インプラントはさすがに自分では出来ませんが、かぶせ物は自分で作りました。
歯を抜いている数は、多いです。
指導医は、抜歯を現場でしなくなることが多いです。
現場にいる指導医の先生は、少ないのですか?
指導医は、本来は後輩の指導が優先です。
抜歯は全ての口腔外科処置に繋がる基本的な手術なので若手にさせることが多く、指導医クラスになると抜歯する機会は減ってきます。
でも、ご紹介いただいた患者さんの責任は持ちたいので、病院勤務時代でも自分で抜いていました。
抜歯は「パズル」なのです。
先ほど「感触で」という話をしたじゃないですか。
ここに力を掛けたらこう動くはず、動かない、じゃあ「レントゲン」と「口の中の状況」と「その力の掛かり具合」を頭の中に全部入れる。
そうすると「ここが引っかかっているから、これは抜けないんだな。

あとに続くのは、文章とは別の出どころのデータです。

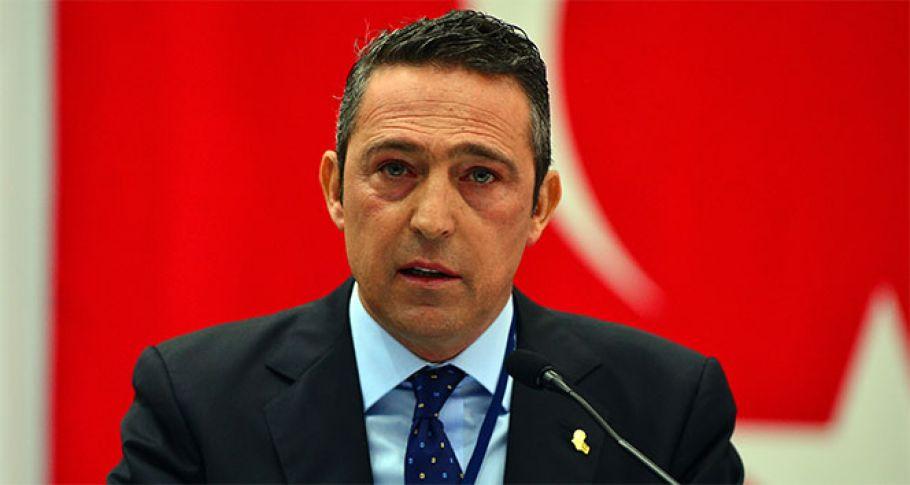 Ali Koç: 'Ersun Yanal'ın sözlerini tasvip etmiyorum'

引っかかっているところを削れば、抜けるんだな」となります。
そう考えると、引き出しが多いことが有利になります。
先生、お話が分かりやすいですね!
話も重要な仕事だと思っています。
実際に歯を抜く時間は、どれくらいですか?
ここ20年くらい、1時間以上掛かったことはありません。
アゴの骨の中に埋まっている親知らずでも30分以内、他院で抜けないといわれた歯でも30分以内を目指します。
ちなみに、この時間は、お話をして、麻酔が効くのを待って、抜いて、「終わりました」と診察室を出るまでの時間です。
「抜いている時間が30分」じゃなくて、「椅子に座ってから終わるまでが30分」なのですね!
予約の時間が30分です。
大学病院で「3人がかりで4時間掛かっても、親知らずは抜けません」と言われた人も、当院で抜いていますよ。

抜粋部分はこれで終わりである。